Math is a system of logic. The moment you introduce a nonsensical statement, you can prove anything, even that 1+1=0. That is why we must be very careful at each step of our work.
1/0 is nonsensical, so you can't use it as a basis of an argument, such as "since 0 is a common denominator".
• When finding the first derivative of this equation, how did Sal get by without using the quotient rule for the entire equation? Or the product rule(after converting it appropriately) on the entire equation?
• You have to take the derivatives of both the unctions independently. In the quotient rule f(x)/g(x) would be considered an entire function, changing the actual answer.
• So, wait at he got rid of a 1? How can he just remove a 1 that he was adding?
• It was +1 - 1 so he just canceled them out
• Why can´t we use L´Hôpital´s rule in indeterminate forms such as ∞-∞ ,+∞-∞, ∞+∞, ∞/0...(every other different than 0/0 and ∞/∞)?
• If you can convert the other forms into 0/0 and ∞/∞ forms (as is often done), AND after the conversion, your functions satisfy the other conditions regarding the application of L´Hôpital´s rule. then you can (indirectly) solve them!
• can L'Hopital's rule be applied as many times as we want ??

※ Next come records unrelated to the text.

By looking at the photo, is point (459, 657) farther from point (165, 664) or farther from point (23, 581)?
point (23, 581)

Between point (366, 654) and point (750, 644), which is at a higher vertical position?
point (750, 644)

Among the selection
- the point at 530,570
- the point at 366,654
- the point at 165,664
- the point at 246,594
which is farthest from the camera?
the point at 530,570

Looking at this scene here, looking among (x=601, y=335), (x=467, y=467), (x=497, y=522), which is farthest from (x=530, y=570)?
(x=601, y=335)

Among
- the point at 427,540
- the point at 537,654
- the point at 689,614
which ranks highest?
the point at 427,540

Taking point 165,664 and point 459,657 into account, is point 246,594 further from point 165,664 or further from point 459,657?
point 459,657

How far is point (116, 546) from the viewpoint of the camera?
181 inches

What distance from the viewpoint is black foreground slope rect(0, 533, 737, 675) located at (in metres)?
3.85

• Yes. Keep applying until you no longer get 0/0 or inf/inf.
• Isn`t it much more easier and fast @ not to use the product rule for 1/x (x-1), but instead to re-form it into just 1/x by opening the brackets and then just to derive this, which results in -x to the second, which is also one and the answer is still the same... or this is wrong by some reason?
• Yep, that's totally valid. It's faster your way.

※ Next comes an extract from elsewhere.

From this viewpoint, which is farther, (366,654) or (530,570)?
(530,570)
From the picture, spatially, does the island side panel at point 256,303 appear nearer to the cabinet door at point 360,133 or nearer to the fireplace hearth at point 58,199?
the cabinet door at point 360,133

For those who don't understand his question, he's asking why Sal didn't distribute the 1/x into the (x-1), because that would make the derivation much easier.
(1 vote)
• At , how to get one over x? I don't know what he was doing here... Is it derivative of log x equals to one over x?
• Yes, the derivative of log u = du / u
(using natural logs, of course).
Note that you have to use the chain rule, so you must multiply (not divide) by the derivative of whatever you are taking the log of. For example:

Thus the derivative of log (7x²) = d(7x²) /(7x²) = 14x/(7x²) dx = 2/x dx
• At , Sal took the limit of an expression. It came out to 1/0. Fine. Then he simplified that expression and got 0/0. Weren't those two expressions equivalent to each other? If so, why wouldn't the limits be the same? By the same token, if the limits are different, doesn't that show that the expressions aren't really the same?

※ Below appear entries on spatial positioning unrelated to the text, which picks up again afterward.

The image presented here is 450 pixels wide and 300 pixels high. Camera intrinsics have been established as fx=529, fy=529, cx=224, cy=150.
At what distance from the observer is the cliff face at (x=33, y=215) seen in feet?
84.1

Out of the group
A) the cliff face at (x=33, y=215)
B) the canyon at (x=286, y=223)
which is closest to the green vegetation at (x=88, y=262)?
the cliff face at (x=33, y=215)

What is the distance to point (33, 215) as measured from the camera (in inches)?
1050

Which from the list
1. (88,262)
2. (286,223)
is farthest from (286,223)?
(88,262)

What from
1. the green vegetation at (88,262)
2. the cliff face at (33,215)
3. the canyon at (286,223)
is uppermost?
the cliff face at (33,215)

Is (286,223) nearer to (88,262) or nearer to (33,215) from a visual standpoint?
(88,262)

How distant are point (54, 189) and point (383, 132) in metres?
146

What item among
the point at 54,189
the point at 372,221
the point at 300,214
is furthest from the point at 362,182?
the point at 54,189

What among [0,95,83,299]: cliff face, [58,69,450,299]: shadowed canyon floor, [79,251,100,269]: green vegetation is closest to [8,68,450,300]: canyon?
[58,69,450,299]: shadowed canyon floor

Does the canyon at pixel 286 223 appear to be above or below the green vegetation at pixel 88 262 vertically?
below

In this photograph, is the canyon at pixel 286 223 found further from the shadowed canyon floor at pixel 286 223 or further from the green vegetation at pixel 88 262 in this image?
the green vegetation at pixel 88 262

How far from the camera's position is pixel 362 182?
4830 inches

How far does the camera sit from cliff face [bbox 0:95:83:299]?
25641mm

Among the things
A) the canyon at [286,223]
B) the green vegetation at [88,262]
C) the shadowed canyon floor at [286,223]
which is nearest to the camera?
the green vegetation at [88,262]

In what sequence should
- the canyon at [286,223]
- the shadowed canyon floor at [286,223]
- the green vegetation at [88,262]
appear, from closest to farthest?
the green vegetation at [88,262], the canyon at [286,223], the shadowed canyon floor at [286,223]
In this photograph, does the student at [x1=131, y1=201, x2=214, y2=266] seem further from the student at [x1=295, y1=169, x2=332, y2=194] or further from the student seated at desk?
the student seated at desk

• It has to do with the idea of taking the LIMIT. The functions had different exact values at the number itself. The first was not even defined at that value (0/0). However, the functions still have the same LIMIT even though some of the functions do not exist at the exact point itself.
• why couldn't he separate the limit and then solve
lim(fx-gx) should equal lim(fx)-lim(gx)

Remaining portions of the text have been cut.